Overview
Hungarian by birth, the young artist Marcel Vertès worked as an illustrator for various magazines in Budapest. Following WWI, he moved to Paris to study at the acclaimed Académie Julian. These were formative years for the development of his painting style as he became influenced by the avant-garde Paris art scene at the time. In 1935, he travelled to New York and had his first one-man show there two years later. Back in Paris, when fashion designer, Elsa Schiaparelli launched the campaign for her new perfume called Shocking in 1937, she asked Vertès to design the advertisements, considered somewhat bawdy and “shocking” for the industry.
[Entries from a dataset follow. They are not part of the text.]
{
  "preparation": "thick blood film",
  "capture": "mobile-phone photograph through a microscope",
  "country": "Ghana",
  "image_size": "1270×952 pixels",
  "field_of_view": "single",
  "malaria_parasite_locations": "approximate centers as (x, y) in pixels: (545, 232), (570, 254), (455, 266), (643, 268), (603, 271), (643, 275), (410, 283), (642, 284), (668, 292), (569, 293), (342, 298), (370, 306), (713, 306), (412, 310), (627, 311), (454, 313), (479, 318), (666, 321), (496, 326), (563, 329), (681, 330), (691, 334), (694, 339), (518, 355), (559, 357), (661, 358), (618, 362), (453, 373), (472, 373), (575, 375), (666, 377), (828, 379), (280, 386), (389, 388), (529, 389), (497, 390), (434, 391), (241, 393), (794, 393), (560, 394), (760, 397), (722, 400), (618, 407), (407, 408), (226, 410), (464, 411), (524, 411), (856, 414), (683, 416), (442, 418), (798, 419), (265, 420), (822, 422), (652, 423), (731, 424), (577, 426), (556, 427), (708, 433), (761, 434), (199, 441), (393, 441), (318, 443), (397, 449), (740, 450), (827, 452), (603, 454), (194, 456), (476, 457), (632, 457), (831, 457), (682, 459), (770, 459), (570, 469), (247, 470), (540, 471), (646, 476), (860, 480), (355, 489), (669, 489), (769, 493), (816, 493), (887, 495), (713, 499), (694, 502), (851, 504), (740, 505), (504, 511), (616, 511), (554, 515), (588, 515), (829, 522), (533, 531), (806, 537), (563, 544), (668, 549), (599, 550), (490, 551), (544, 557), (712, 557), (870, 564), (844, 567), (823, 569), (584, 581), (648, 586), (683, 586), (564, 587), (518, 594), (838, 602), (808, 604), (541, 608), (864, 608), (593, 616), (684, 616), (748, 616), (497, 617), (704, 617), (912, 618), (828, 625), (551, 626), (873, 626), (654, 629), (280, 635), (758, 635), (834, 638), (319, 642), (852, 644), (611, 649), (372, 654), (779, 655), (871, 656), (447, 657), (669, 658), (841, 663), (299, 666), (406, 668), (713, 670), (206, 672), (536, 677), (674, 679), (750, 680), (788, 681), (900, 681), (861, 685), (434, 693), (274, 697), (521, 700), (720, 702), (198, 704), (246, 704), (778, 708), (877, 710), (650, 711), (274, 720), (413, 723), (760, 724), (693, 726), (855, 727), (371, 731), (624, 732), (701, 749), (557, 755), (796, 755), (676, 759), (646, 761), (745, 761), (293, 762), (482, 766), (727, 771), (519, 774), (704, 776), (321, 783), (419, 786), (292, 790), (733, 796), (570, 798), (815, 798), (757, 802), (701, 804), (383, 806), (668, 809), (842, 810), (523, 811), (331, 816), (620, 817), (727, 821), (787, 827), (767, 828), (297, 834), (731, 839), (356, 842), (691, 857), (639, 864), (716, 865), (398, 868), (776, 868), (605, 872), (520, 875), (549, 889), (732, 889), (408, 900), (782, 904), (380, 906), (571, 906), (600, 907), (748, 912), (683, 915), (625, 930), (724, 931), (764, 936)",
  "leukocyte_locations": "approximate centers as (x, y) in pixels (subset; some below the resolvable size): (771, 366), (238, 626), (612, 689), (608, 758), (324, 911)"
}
In the years following WWII (Vertès and his wife departed Paris two days before the Nazi occupation), Vertès divided his time between New York and Paris. The contacts he made in America would result in many lucrative commissions throughout his career. He designed the murals (which remain today) for the Café Carlyle in the Carlyle Hotel in New York City and also the wall decoration for the Waldorf Astoria’s Peacock Alley. In 1952, his attention turned to Hollywood and in a second collaboration with Elsa Schiaparelli, he designed the costumes and sets for John Houston’s film, Moulin Rouge, which depicted the life of Toulouse Lautrec. In the film, it was Vertès who provided the drawings of Toulouse Lautrec at work as he sketched the colorful personalities of the Moulin Rouge. For his work on the film, Vertès won two Academy Awards.
Other important commissions were set designs for the Paris Opera in 1955 and for Ringling Brothers circus the following year.
Marcel Vertès died in Paris in 1961 after having lived a colorful life.